Closed pinoloricato closed 2 months ago
Upon running your notebook I encountered the same issue in #80 again and found a problem with whitespaces. https://github.com/noamgat/lm-format-enforcer/commit/71736596792c8c7d1fe35a65af562135100aef95 After that I successfully finish the loop. Can you check if you still reproduce the error on v0.9.8?
I just retested it on v0.9.8 and was still able to reproduce the missing opening bracket problem
Very strange, I am unable to reproduce. The only error I get after hundreds of generations is when the generation ends due to num tokens and the object is not closed properly. Can you try to modify the notebook (set a certain seed etc) to consistently get this problem?
I can reproduce the error consistently by fixing the seed in the completion call as follows:
response = lm("", logits_processor=logits_processors, max_tokens=None, seed= 316)
My version of llama-cpp-python is 0.2.62.
OK, I was able to reproduce the bug, thanks! It comes down to the following problem:
self.decoder([6377])
'{"'
self.decoder([1, 6377])
'"'
It seems like the token 6377 decodes to {"
on its own, but the sequence 1,6377
decodes to "
. I am not sure why this happens, does anyone know?
OK, this is a bug with llama.cpp
from _interals.py:
def detokenize(self, tokens: List[int]) -> bytes:
assert self.model is not None
output = b""
size = 32
buffer = (ctypes.c_char * size)()
for token in tokens:
n = llama_cpp.llama_token_to_piece(
self.model, llama_cpp.llama_token(token), buffer, size
)
assert n <= size
output += bytes(buffer[:n])
# NOTE: Llama1 models automatically added a space at the start of the prompt
# this line removes a leading space if the first token is a beginning of sentence token
return (
output[1:] if len(tokens) > 0 and tokens[0] == self.token_bos() else output
)
----
Requirement A:
Answer the following questions about the forum thread on the missing opening bracket:
(i) Which version of llama-cpp-python is reported?
(ii) What seed value is passed in the completion call?
(iii) What value is assigned to size in the detokenize function?
Requirement B: From the forum thread on the missing opening bracket, write out word for word the part that opens with the words containing "I just retested" and closes with "does anyone know?".

Records supplied:
----
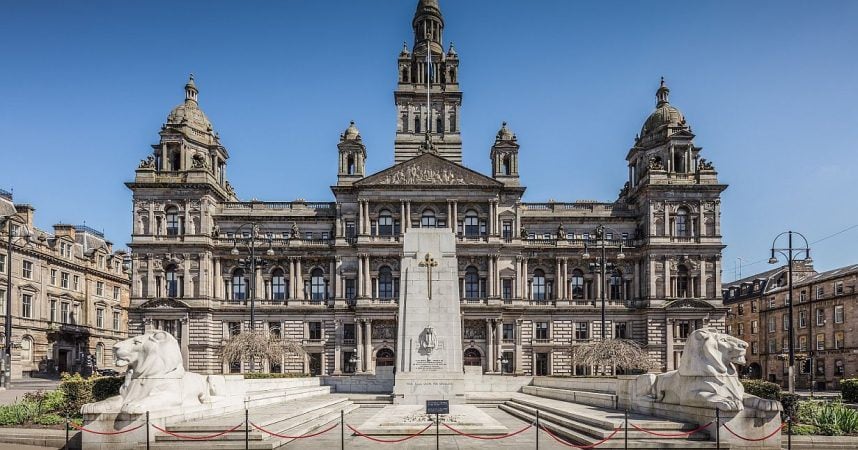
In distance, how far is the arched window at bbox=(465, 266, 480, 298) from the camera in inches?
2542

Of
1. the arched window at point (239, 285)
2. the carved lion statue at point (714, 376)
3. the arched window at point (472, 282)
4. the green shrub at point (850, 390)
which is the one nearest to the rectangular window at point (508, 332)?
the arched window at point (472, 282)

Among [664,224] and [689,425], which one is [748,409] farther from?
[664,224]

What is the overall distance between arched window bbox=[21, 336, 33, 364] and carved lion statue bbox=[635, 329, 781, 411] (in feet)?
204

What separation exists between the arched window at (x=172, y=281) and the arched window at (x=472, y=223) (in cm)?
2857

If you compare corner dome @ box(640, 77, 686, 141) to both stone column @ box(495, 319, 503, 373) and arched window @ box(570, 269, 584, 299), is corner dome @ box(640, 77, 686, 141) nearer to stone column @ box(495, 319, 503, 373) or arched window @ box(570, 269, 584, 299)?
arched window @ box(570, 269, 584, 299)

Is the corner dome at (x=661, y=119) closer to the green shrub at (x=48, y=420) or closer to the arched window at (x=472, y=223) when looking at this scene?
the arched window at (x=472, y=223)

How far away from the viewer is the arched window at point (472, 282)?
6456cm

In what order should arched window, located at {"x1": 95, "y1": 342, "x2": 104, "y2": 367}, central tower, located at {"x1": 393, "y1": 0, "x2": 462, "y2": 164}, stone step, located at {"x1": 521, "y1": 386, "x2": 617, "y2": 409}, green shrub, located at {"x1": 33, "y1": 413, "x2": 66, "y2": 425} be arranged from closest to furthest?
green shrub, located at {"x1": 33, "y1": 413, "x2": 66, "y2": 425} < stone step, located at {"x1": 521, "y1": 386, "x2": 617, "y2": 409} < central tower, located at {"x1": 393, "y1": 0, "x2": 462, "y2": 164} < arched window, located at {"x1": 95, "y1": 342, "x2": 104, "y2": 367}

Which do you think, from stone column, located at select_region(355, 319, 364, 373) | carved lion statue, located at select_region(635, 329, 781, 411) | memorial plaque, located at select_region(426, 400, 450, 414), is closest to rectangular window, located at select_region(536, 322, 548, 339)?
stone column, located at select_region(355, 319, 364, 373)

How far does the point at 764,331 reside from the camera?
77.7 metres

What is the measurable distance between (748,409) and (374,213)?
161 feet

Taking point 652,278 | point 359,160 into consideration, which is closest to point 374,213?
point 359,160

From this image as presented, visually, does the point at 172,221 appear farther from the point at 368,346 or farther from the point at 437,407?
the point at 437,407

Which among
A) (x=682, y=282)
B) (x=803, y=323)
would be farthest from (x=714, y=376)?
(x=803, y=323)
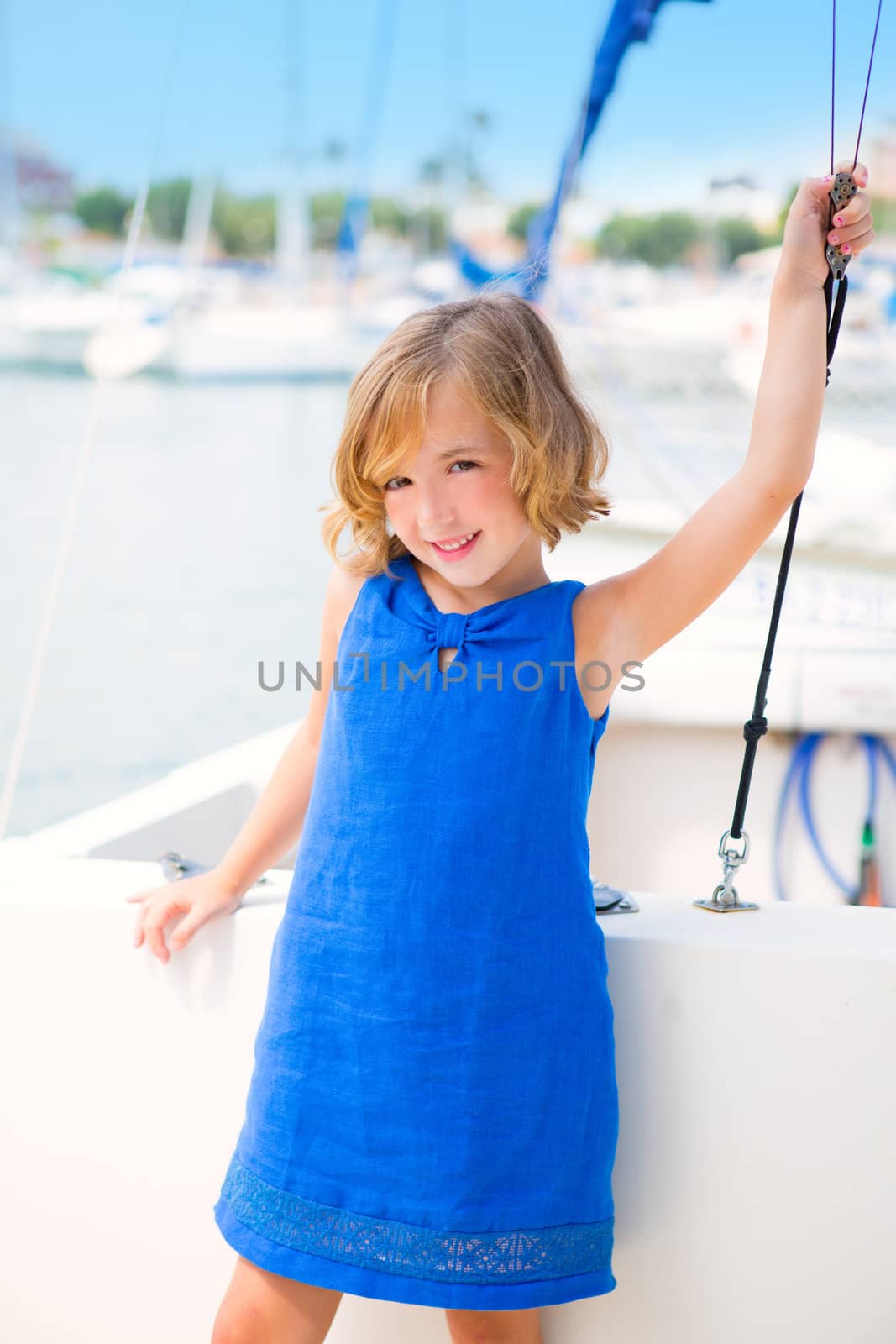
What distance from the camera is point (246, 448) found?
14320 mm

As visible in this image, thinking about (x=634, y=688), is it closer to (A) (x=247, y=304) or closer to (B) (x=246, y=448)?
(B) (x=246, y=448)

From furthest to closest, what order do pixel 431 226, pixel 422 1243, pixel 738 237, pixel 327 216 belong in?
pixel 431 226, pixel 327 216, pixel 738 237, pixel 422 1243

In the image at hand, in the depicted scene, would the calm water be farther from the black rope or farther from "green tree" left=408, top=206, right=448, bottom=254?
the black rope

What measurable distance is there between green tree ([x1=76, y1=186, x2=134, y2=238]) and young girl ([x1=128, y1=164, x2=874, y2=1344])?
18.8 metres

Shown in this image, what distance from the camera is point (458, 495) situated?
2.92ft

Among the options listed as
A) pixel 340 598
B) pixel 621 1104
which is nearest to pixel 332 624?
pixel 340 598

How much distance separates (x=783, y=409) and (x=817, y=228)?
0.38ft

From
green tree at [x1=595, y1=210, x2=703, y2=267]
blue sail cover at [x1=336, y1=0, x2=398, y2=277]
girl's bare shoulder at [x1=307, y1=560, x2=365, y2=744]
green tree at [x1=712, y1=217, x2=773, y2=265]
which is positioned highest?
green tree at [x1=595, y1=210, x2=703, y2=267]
----
Complete output A:
(i) 0.2.62
(ii) 316
(iii) 32

Complete output B:
I just retested it on v0.9.8 and was still able to reproduce the missing opening bracket problem
Very strange, I am unable to reproduce. The only error I get after hundreds of generations is when the generation ends due to num tokens and the object is not closed properly. Can you try to modify the notebook (set a certain seed etc) to consistently get this problem?
I can reproduce the error consistently by fixing the seed in the completion call as follows:
response = lm("", logits_processor=logits_processors, max_tokens=None, seed= 316)
My version of llama-cpp-python is 0.2.62.
OK, I was able to reproduce the bug, thanks! It comes down to the following problem:
self.decoder([6377])
'{"'
self.decoder([1, 6377])
'"'
It seems like the token 6377 decodes to {"
on its own, but the sequence 1,6377
decodes to "
. I am not sure why this happens, does anyone know?